[What is being asked] Copy each line of the records below exactly as it appears, with nothing added or left out.
:: Records to use ::
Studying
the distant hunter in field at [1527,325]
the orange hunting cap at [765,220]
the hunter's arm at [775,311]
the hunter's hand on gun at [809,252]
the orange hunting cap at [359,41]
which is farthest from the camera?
:::
[Answer to the task]
Studying
the distant hunter in field at [1527,325]
the orange hunting cap at [765,220]
the hunter's arm at [775,311]
the hunter's hand on gun at [809,252]
the orange hunting cap at [359,41]
which is farthest from the camera?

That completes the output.